* **Task goal**:
Give the data again exactly, without its images.

* **Source material**:
***
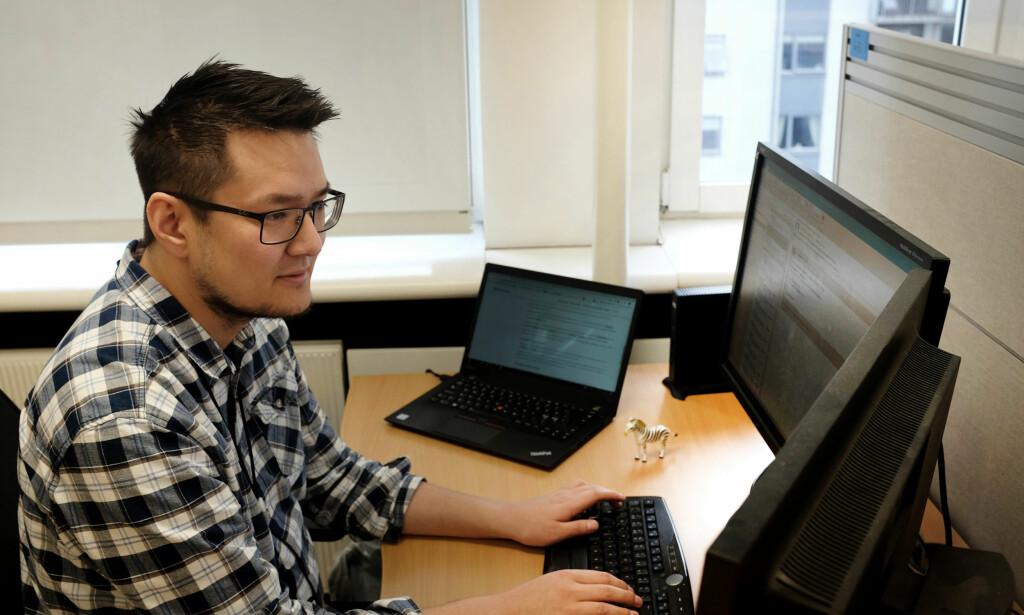 Joakim hoppet i det, og startet sitt eget AS. Her ved arbeidsstasjonen hos NAV. Foto: Jørgen Jacobsen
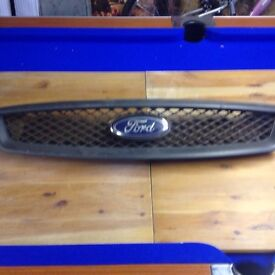 Ford Focus front grill 06 reg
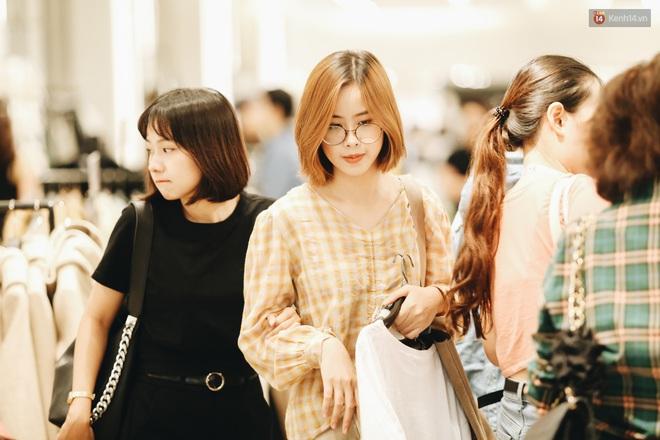 """Ảnh: Tranh thủ giờ nghỉ trưa, người dân Hà Nội và Sài Gòn đổ xô tới các TTTM để """"săn"""" hàng hiệu giảm giá dịp Black Friday - Ảnh 18."""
***
* **Exercise answer**:
 Joakim hoppet i det, og startet sitt eget AS. Her ved arbeidsstasjonen hos NAV. Foto: Jørgen Jacobsen
 Ford Focus front grill 06 reg
 """Ảnh: Tranh thủ giờ nghỉ trưa, người dân Hà Nội và Sài Gòn đổ xô tới các TTTM để """"săn"""" hàng hiệu giảm giá dịp Black Friday - Ảnh 18."""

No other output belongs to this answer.